Lately I’ve been having a very frustrating time, trying to polish a
piece made up of many interlinked silver knots. (Some of you may have
seen it, it’s the knotted chain-mail shirt that I’ve been working on
for the last few years.)
The problem is that as it has grown larger, it’s also become
extremely difficult to polish. My latest tumbler is a five-gallon
chamber mounted in the barrel of a small cement-mixer, which appears
to work fine, at least from the outside. However, the shirt bundles
itself up and doesn’t let the media flow through it easily. Even when
it does, though, it doesn’t seem to be doing much of a job on the
silver that is exposed to it.
I’ve added some fresh material just lately, and those areas are
brilliantly white metal, visibly contrasting with the older links,
even after six hours in the abrasive media.

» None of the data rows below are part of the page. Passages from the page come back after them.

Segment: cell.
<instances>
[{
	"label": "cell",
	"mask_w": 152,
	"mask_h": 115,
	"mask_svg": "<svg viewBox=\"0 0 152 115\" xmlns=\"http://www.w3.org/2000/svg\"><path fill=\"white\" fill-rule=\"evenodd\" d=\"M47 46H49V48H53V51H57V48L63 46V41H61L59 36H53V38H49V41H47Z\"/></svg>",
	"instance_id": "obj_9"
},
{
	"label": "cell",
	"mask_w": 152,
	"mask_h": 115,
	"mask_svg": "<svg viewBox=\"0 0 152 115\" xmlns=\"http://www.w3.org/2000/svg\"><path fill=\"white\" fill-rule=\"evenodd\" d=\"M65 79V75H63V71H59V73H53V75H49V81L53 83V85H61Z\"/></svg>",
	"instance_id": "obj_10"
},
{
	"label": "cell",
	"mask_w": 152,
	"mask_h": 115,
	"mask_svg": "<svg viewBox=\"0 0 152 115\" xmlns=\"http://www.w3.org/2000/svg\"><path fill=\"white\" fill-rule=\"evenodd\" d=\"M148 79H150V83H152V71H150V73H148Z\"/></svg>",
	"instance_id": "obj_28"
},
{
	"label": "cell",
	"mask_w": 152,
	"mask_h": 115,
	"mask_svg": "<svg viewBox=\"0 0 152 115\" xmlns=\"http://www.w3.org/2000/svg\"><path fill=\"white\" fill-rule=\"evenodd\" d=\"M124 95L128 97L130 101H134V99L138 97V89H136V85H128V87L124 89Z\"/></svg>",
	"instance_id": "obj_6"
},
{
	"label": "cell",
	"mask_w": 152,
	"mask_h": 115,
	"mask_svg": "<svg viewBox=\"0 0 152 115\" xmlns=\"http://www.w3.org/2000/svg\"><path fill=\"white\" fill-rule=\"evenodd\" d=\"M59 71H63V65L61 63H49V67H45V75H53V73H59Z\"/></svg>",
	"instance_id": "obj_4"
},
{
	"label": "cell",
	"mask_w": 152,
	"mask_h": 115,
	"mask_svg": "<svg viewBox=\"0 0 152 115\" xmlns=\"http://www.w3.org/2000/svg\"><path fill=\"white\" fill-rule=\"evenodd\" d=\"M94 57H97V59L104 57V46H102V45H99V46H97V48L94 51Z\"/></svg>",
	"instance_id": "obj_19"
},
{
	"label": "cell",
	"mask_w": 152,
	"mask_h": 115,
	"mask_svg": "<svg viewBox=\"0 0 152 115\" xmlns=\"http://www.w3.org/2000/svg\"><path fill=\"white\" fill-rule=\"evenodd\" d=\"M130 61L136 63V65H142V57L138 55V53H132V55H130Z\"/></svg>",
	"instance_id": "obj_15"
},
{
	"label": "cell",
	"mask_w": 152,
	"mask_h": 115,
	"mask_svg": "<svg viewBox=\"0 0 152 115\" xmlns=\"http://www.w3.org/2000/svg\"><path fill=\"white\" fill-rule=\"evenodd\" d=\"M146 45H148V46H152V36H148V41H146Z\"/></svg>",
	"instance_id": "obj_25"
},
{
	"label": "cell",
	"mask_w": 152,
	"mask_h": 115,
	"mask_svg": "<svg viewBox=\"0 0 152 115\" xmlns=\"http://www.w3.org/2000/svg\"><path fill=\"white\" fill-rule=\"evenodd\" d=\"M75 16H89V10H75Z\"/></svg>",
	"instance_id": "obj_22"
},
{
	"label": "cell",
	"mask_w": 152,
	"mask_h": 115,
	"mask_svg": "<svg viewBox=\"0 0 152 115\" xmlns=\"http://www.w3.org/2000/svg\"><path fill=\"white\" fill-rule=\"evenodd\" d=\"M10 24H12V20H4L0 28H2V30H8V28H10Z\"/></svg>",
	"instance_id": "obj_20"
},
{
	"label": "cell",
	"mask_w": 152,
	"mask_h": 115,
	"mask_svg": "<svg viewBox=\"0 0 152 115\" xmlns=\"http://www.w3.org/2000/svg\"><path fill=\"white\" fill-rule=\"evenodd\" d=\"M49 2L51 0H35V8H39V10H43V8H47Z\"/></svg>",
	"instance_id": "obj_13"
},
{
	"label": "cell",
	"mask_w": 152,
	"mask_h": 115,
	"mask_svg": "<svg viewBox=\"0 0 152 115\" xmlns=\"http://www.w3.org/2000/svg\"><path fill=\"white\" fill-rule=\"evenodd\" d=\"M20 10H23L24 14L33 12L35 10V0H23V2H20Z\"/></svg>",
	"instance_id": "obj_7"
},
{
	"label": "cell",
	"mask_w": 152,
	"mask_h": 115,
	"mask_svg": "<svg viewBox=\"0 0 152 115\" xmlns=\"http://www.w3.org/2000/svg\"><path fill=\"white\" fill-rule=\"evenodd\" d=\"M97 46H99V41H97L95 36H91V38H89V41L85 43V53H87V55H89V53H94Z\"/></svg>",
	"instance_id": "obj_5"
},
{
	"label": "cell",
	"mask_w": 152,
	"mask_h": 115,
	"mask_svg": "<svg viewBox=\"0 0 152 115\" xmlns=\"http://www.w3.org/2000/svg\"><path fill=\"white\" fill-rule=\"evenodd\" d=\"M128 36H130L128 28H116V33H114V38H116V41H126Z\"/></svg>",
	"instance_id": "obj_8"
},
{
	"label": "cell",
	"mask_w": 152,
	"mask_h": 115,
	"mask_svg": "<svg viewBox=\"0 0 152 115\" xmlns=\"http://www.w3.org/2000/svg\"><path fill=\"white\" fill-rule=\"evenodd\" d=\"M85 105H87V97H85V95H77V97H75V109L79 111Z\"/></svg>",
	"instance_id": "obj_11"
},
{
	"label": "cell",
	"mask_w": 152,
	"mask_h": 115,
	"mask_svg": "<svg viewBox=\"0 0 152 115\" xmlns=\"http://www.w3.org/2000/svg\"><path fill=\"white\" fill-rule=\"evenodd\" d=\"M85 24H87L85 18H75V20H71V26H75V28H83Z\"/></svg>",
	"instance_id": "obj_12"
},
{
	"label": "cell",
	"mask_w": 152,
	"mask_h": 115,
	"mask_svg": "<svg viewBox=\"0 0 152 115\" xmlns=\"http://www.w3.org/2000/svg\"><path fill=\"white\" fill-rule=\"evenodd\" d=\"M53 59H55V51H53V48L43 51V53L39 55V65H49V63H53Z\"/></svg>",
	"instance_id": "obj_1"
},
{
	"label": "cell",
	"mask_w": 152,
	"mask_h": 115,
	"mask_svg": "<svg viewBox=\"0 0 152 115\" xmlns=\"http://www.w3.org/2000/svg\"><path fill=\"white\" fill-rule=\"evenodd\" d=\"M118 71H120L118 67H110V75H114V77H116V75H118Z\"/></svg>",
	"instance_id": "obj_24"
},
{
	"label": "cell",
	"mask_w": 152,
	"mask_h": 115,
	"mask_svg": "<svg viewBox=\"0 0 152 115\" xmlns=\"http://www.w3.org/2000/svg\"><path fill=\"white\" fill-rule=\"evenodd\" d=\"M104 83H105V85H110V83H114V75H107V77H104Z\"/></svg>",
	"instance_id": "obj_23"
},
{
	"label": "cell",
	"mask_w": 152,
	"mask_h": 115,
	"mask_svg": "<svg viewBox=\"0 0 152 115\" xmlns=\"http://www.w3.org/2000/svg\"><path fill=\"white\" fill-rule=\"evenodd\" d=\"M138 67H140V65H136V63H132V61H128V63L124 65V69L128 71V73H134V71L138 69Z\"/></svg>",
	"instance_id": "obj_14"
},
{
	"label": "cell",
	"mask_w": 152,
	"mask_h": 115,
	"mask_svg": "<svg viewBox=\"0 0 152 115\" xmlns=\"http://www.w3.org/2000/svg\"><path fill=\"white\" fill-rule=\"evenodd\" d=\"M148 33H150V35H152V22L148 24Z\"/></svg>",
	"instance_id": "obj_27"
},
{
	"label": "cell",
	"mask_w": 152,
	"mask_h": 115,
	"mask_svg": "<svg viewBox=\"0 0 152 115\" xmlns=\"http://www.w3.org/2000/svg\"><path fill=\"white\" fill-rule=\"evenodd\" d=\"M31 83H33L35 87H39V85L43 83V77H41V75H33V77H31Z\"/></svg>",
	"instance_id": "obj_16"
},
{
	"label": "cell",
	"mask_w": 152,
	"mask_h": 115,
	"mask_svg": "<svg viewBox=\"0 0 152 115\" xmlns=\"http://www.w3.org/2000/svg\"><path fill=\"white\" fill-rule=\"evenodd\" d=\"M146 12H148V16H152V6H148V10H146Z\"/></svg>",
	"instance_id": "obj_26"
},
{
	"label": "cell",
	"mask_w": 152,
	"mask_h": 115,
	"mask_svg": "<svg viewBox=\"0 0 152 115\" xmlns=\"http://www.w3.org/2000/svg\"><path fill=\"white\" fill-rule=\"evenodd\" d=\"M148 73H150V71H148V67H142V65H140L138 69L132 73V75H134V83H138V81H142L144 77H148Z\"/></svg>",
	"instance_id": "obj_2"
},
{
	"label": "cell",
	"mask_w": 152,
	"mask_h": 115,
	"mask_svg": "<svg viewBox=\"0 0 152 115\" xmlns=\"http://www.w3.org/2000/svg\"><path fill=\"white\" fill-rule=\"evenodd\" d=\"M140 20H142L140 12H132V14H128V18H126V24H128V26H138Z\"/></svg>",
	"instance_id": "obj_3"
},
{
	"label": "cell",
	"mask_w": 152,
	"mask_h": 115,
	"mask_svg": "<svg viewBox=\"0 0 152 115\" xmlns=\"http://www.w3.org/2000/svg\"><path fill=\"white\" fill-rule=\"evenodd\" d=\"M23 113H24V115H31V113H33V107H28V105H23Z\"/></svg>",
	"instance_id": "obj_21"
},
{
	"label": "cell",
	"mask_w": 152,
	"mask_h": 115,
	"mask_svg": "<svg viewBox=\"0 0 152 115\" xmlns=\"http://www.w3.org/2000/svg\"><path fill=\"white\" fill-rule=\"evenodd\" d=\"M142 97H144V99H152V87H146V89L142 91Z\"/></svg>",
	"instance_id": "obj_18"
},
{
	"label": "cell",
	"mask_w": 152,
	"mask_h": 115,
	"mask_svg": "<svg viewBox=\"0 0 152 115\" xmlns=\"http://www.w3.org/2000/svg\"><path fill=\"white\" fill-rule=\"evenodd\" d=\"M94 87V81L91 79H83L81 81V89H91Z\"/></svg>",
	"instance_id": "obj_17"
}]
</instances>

I boiled the shirt in
citric acid overnight, and you can still see the difference between
the old and new. I even used the washing-soda and aluminum foil
method, but still no luck.
I know the material is the same (fine silver, 999) and the areas
where I repair broken links in the body turn nice and white under the
torch, so now I wonder if I’m going to have to just play the flame
over the whole shirt to get rid of the age patina.
It’s not as if the thing looks bad with that patina on it, in fact,
it’s great, but I want the whole thing to be the same color again.
Ideally, brilliantly polished pure silver color, but I’m willing to
compromise. I’ve got a week and a half before my next occasion where
I’ll be wearing the shirt in public.